Maybe it is a sign of changing times that Abba Kyari has been suspended. Abi am I fooling myself, and as long as he manages not to get extradited to the “bad” USA, he will be safe. Gist has it sef that he has threatened to expose other officers should he be hauled off to the US.

While Kyarigate was unfolding, in Tokyo, the disqualified athletes were protesting; and rightfully so. How can Naija embarrass and frustrate people’s children like that? As a Nigerian, I am angry and frustrated on their behalf sef. Imagine the hours and the buckets of sweat they poured into preparing to shine, and now will not get a chance to for no fault of theirs. And some of us even had the impudence to tell them off for “showing Naija in a bad light” with their protest. Fam! Just stop it already. These are not the folks doing damage to Naija’s reputation abeg. This is not the first Olympics either where our athletes have been let down. I recall the 2016 one where our Under-23 football team was stranded in Atlanta for a week because its airline bill was not paid on time. Kai!

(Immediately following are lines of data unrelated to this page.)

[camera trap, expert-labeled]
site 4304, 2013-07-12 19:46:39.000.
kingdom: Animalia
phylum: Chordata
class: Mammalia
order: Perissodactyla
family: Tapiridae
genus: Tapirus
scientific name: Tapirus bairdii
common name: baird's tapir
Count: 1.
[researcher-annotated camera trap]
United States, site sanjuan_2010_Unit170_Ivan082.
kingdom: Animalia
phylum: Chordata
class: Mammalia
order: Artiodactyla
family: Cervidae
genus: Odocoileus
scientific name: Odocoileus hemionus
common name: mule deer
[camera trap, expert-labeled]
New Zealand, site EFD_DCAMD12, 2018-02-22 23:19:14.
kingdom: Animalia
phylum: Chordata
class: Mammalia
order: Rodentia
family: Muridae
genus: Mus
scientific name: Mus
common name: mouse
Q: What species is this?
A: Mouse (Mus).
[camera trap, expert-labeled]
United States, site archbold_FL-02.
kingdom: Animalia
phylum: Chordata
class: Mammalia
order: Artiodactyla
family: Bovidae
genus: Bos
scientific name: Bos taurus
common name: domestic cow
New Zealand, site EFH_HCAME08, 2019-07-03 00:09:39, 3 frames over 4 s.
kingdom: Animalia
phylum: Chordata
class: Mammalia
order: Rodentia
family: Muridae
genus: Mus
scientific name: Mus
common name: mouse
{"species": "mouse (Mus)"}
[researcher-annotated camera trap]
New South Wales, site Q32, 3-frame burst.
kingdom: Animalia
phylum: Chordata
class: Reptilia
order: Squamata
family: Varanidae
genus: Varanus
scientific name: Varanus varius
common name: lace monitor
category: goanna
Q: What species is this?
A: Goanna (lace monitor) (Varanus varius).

Very often, I think of  James Baldwin’s response to a radio host in 1961 who asked him about being Black in America. Baldwin said, “To be a Negro in this country and to be relatively conscious is to be in a state of rage almost, almost all of the time – and in one’s work. And part of the rage is this: it isn’t only what is happening to you. But it’s what’s happening all around you and all of the time in the face of the most extraordinary and criminal indifference, indifference of most white people in this country, and their ignorance.”

Replace Negro with Nigerian and white people with the government and that is exactly how I feel. To take the edge off the rage so I do not suddenly self-combust, I have to be intentional about seeking happy stories.

And one of this week’s happy stories comes rather ironically from the Olympic games where our own Blessing Oborududu beat Battsetseg Soronzonbold of Mongolia to qualify for the final of the women’s wrestling event. And Ese Brume has just won bronze in the women’s long jump. Oborududu will face US’ Tamyra Mariama Mensah Stock next. By the time this is published, we should know whether she has won us silver or gold. If she wins gold, it would be Nigeria’s first gold medal in over 20 years. However, I am already jubilating. I do not even enjoy watching wrestling, but I am super proud of her success, and I will be flying the Naija flag later to support Oborududu. I may even tune in to watch her. Big respect to the  Nigerian Wrestling Federation. And to Oborodudu’s coach. And to Brume’s coach. And to both Oborudu and Brume for doing us proud in Tokyo. More successes; ladies!